-- BEGIN STORED DATA --

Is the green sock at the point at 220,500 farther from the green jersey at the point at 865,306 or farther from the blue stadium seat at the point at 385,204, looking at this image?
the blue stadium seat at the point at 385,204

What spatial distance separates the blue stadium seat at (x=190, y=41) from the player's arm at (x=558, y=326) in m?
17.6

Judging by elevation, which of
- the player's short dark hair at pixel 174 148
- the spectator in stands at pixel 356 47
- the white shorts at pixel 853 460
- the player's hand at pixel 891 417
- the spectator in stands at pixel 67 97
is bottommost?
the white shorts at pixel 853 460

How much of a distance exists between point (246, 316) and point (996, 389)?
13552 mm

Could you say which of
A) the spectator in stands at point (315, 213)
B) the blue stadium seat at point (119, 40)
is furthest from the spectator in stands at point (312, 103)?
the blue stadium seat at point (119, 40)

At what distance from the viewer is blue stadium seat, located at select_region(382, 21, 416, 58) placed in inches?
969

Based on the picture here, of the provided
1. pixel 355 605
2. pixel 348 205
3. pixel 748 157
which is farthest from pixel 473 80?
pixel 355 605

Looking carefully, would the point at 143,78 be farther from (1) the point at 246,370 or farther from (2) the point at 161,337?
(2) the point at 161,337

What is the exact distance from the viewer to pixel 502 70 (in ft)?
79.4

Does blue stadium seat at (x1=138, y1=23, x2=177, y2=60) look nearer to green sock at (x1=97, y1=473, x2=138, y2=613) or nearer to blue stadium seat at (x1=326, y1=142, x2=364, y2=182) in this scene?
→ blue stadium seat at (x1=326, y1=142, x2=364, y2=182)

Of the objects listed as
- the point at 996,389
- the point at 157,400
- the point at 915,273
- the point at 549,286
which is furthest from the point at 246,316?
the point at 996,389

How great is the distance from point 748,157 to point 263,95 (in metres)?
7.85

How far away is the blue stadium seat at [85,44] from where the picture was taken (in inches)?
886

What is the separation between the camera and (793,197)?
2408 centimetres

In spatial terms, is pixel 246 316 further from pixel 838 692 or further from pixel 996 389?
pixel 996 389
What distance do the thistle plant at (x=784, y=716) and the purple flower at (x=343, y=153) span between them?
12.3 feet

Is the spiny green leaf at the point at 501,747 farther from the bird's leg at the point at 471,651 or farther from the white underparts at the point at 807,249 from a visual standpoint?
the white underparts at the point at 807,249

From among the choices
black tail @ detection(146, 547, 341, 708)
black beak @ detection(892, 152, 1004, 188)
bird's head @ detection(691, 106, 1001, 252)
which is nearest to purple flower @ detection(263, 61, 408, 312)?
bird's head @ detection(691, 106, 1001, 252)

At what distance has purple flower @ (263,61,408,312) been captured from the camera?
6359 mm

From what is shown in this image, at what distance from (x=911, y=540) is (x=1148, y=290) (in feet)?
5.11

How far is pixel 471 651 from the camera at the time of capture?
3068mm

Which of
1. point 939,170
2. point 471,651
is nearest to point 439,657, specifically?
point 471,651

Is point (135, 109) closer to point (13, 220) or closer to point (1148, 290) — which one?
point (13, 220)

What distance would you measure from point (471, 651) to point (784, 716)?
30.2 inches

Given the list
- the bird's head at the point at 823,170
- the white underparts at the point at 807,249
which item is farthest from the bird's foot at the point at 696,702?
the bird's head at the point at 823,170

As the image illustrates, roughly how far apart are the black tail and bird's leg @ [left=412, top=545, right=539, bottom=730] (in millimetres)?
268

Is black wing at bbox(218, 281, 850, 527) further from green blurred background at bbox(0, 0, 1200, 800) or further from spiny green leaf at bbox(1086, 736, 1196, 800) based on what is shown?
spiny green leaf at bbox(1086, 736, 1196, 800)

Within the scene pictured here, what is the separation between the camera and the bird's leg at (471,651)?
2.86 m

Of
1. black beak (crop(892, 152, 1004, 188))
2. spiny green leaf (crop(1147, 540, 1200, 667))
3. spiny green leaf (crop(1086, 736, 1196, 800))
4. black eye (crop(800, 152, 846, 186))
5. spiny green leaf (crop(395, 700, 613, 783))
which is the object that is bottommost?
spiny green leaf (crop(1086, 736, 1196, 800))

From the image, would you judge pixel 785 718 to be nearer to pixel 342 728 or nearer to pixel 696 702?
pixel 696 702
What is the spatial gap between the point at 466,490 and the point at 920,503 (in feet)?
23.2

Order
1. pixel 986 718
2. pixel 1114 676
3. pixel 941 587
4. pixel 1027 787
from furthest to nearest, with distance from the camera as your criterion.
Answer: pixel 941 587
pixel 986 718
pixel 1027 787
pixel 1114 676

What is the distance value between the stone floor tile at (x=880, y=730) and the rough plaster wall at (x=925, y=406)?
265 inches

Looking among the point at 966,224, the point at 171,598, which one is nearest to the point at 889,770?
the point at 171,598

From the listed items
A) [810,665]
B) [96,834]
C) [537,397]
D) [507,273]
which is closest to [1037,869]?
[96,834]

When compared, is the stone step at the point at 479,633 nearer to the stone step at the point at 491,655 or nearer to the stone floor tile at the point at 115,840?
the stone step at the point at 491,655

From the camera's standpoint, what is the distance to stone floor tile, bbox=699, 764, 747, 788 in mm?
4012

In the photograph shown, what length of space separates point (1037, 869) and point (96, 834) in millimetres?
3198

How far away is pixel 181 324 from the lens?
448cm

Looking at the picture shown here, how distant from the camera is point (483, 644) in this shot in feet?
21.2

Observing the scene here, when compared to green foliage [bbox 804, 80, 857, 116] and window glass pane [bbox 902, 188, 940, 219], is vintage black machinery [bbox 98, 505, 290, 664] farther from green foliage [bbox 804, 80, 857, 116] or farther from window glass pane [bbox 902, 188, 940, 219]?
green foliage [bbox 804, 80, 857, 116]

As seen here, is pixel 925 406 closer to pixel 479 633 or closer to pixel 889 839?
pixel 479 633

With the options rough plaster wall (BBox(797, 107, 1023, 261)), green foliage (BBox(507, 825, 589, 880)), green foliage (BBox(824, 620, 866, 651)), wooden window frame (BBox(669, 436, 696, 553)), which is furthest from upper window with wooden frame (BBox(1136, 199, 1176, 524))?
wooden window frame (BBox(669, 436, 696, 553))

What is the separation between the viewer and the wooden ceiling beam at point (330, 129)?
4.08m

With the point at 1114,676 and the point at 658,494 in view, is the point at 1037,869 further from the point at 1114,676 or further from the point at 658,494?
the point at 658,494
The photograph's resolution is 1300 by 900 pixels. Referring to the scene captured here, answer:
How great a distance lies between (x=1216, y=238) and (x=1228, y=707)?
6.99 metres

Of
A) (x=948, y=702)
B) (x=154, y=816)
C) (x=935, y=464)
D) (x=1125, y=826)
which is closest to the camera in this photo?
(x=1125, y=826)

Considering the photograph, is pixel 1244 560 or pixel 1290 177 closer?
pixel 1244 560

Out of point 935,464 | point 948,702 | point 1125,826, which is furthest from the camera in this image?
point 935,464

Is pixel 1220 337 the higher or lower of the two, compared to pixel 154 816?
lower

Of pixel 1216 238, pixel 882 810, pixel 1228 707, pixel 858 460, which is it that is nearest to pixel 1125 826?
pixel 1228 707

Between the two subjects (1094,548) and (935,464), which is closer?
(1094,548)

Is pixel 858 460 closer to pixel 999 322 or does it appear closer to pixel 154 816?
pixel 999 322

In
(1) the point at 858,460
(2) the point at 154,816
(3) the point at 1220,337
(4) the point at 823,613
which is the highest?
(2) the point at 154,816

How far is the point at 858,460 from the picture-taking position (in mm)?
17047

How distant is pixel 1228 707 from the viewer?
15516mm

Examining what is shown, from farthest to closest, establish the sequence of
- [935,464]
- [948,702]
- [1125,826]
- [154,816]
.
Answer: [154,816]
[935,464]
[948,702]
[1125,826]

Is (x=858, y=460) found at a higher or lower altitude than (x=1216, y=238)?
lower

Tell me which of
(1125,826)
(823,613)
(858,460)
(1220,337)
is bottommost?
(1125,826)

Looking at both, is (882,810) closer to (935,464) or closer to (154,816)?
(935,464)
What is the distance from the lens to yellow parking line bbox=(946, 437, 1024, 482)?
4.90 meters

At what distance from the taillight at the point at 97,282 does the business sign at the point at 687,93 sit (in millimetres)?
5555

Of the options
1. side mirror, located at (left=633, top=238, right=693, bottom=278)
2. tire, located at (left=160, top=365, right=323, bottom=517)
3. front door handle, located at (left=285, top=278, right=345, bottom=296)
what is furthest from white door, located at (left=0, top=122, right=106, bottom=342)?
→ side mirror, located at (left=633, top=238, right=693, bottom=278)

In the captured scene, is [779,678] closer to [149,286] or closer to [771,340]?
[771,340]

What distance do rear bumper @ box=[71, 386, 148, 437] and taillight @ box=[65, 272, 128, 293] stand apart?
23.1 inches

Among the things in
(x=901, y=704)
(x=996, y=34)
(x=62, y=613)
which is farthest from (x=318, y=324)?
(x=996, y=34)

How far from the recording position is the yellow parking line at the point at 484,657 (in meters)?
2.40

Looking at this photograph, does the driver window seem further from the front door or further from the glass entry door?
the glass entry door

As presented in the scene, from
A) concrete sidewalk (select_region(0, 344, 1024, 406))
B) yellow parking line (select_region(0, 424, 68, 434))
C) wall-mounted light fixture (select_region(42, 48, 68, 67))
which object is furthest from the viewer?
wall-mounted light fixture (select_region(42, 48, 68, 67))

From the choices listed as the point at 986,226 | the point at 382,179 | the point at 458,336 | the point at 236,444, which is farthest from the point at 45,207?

-- END STORED DATA --

* WHAT NEEDS TO BE DONE
The lines to reproduce run from the line containing "In the captured" to the end of the listing; write them out exactly and add nothing.

* CORRECT OUTPUT
In the captured scene, is [779,678] closer to [149,286] or closer to [771,340]?
[771,340]

What distance do rear bumper @ box=[71, 386, 148, 437] and taillight @ box=[65, 272, 128, 293] stand apart?
23.1 inches

Among the things in
(x=901, y=704)
(x=996, y=34)
(x=62, y=613)
which is farthest from (x=318, y=324)?
(x=996, y=34)

How far from the recording position is the yellow parking line at the point at 484,657 (in meters)?
2.40

Looking at this photograph, does the driver window seem further from the front door or further from the glass entry door?
the glass entry door

As presented in the scene, from
A) concrete sidewalk (select_region(0, 344, 1024, 406))
B) yellow parking line (select_region(0, 424, 68, 434))
C) wall-mounted light fixture (select_region(42, 48, 68, 67))
which object is furthest from the viewer?
wall-mounted light fixture (select_region(42, 48, 68, 67))

From the choices listed as the point at 986,226 | the point at 382,179 | the point at 458,336 | the point at 236,444, which is farthest from the point at 45,207?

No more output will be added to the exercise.